Everyone fell silent. Now I understood her embarrassment.
“Cousin?!” reproached Nyte. “How could you do something so foolish?!”
“How was I to know he would come to this place?! Why is it that he has found us now?! Have you been singing, Havoc?!”
“Of course I haven’t! Why would I do something so dumb?!”
“Because you are an imbecilic Sape!”
“The reason for his approach,” said Mikkan, “is not because of the Heart. It is because he can sense that the moon has been unlocked. He can also sense where the moon’s corra stream is strongest.
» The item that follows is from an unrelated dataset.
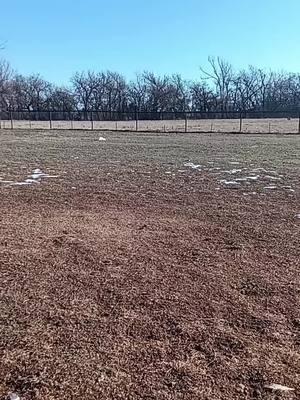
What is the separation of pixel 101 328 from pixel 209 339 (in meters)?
0.73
That place is here.” Mikkan turned to me. “It is possible that he seeks to separate you from your emulator before ad’ai.”
“You mean he’s coming for Nyte? Then, we’ll retreat into the marsh!”
“That won’t work, my pit,” said Ardette. “The swine may not be able to enter, but there’s nothing to stop his minions from coming in.”
Shoot. That was true. Why couldn’t the curse’s restrictions also apply to the Feirgh?! The fog was all around u
s now. It was quickly getting thicker and so was its sadness – that unmistakable sorrow of the Feirgh.
“Well, what can we do?!” I petitioned the others. “We can’t run, right? Can we take on all of the Feirgh? How many are there?!”
“Thousands,” answered Mikkan.
“We could try the approach we used at the crossing . . . but Lusafael’s right behind them, isn’t he? He’ll hear me if I sing! But I guess we could retreat into the marsh after that? What do you guys think? Can we go up against thousands of Feirgh?”
“The energy within you is not enough,” said Mikkan. “I apologize that I must be the one to tell you. You cannot defeat them.”
“So yer sayin’ it’s hopeless?! Well, hell, there’s gotta be some way, aint there?!”
“Shall we call upon witchy moon once again?” Ardette drew his eyes disdainfully to the pink orb. “Her bargains are always so fair.”
“Mikkan,” said Rend. “What can be done? Is there not a way?”
“There is a way,” he answered. “Because I have not fallen, there are things I cannot do for you. I cannot defeat my brethren. I cannot kill Lusafael. I cannot interfere with the course of things. I am still a risen angel; therefore, I cannot stray from the Creator’s plan. However, there is something that I can do for you. I can grant you light. That light that you cast, Heart, is angel’s light. It is the only thing that can truly kill a twisted soul. I can save you. I can eliminate the Feirgh from this place.”
“You can give us the same luminosity that’s in the Pure Heart’s lightsong?” asked Scardo.
Mikkan tipped his head. “This is something that I can do for you. However, this is only something that I can do from Célesteen, for if I were to bear full light here, any souls within range of my presence would perish from its intensity.”
“Like what happened at Druelca with Lusafael?” I asked. “You can do that?”
“I have not fallen, and therefore, my light is brighter than the light of Lusafael. There is not time for you to move out of range before they attack, for my full light would flood the entirety of the marsh and beyond. Thus, I must do it from Célesteen to lessen the potency by using the void between our realms as a filter. That is where we encounter a problem.”
“Ah. I see,” said Ardette. “Because you can’t go back there while you’re in a pact with Rend, can you? Well then, I suppose you’ve no choice but to kill her, don’t you?”